Open source energised AI. LLMs complicate matters

Developers from around the globe have helped fuel the open-source AI boom. (Image by REDPIXEL.PL / Shutterstock)

The end seems nigh for bad pun writers. That, at least, is the official conclusion from Tech Monitor on ‘pun papa biden,’ a new tool built using an open-sourced Large Language Model (LLM) and designed to generate reassuringly groan-inducing dad jokes in the dulcet tones of the 46th President of the United States. “Did you hear about the guy that was stuck in a tree?” the open source model asks our brave reporter. A pause, as our humble publication girds itself for the punchline. “He’s still on that branch.”
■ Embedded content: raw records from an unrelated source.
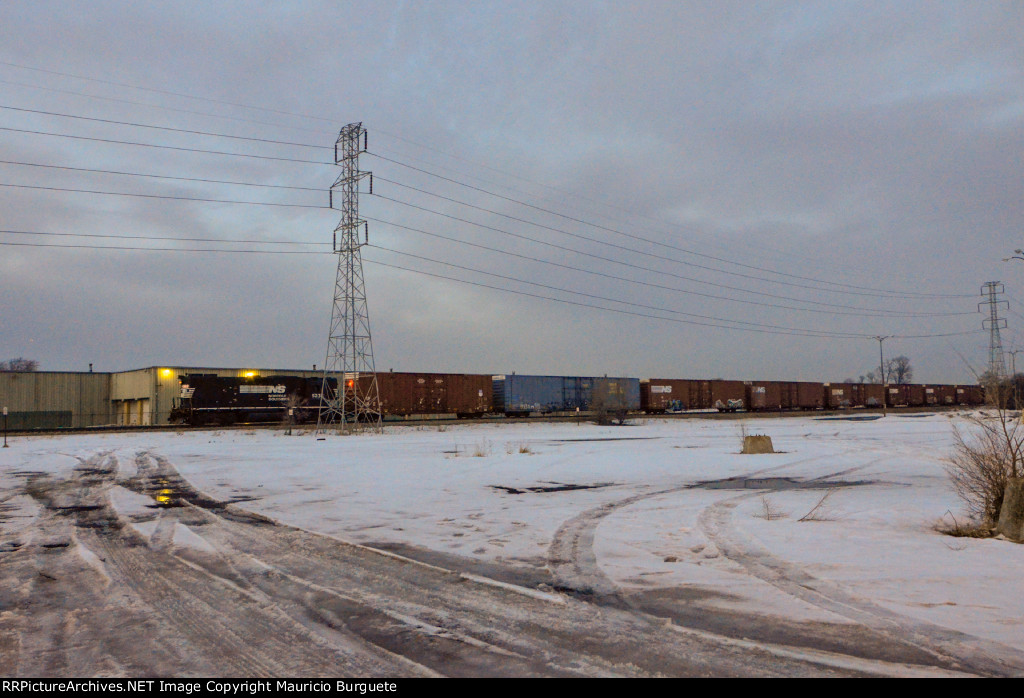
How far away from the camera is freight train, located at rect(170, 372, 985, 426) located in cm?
4019

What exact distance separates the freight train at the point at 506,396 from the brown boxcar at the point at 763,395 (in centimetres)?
10

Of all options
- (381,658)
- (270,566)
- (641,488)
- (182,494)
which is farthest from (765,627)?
(182,494)

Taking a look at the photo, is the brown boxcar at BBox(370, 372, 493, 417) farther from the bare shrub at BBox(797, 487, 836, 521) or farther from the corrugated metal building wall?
the bare shrub at BBox(797, 487, 836, 521)

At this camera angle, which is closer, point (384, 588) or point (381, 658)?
point (381, 658)

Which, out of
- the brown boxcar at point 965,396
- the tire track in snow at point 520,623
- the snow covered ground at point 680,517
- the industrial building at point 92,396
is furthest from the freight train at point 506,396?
the tire track in snow at point 520,623

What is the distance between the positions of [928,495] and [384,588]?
412 inches

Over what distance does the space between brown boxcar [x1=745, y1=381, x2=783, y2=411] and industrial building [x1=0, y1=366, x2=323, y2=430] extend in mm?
42459

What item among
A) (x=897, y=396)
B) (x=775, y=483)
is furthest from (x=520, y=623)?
(x=897, y=396)

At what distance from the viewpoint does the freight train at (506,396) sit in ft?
132

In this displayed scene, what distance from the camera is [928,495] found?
11.5 meters

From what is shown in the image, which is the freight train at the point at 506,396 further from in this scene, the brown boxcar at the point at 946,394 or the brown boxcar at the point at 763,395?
the brown boxcar at the point at 946,394

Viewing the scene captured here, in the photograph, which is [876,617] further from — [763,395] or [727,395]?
[763,395]

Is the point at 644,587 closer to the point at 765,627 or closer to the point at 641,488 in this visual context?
the point at 765,627
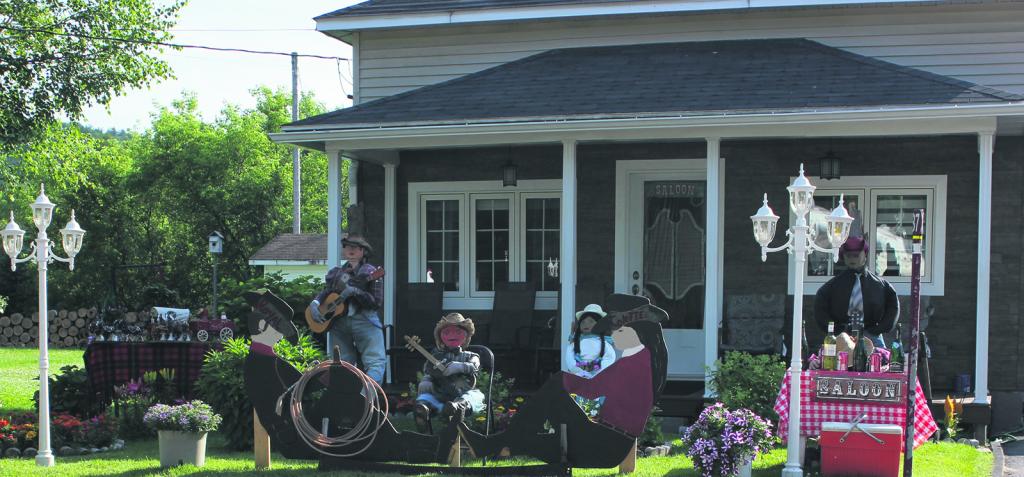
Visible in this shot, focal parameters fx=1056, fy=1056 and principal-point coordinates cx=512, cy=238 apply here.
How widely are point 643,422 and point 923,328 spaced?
4296mm

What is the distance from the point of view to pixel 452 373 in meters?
8.02

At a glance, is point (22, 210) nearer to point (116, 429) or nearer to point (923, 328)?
point (116, 429)

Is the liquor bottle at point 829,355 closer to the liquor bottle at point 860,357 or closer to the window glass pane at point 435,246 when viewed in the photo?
the liquor bottle at point 860,357

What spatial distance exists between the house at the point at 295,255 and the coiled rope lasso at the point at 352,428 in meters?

Clearly, real comedians need not fear for their jobs. But despite its humorous limitations, ‘pun papa biden’ is one of a growing number of impressive off-the-wall tools built using open-source LLMs. These models have displayed immense improvements in power and sophistication in recent months. Keerthana Gopalakrishnan, a software developer based in California and the brains behind the latest AI presidential pun generator, says she was surprised by the power and accessibility of RedPajama 3B, the freshly released open-source model she used as the basis for her project.

These soaring abilities have left the open-source community at an existential crossroads. While pun generation should, by rights, be considered (mostly) harmless, open-sourced LLMs could also be harnessed by actors with much darker motivations. Stripped of all the safety guardrails that big companies have been struggling — if not always successfully — to strap on, some fear these models could be used to launch devastating cyberattacks, automate the spread of misinformation, or assist online fraudsters in pumping out sophisticated phishing emails on an industrial scale.

Many argue, despite these risks, that open-source models are a necessary counterweight to the global dominance of companies like Meta and Google. That, at least, is the dream embraced by most hobbyist LLM developers: the creation of a new generation of language models capable of doing almost everything their Big Tech cousins can manage, at a tiny fraction of the price.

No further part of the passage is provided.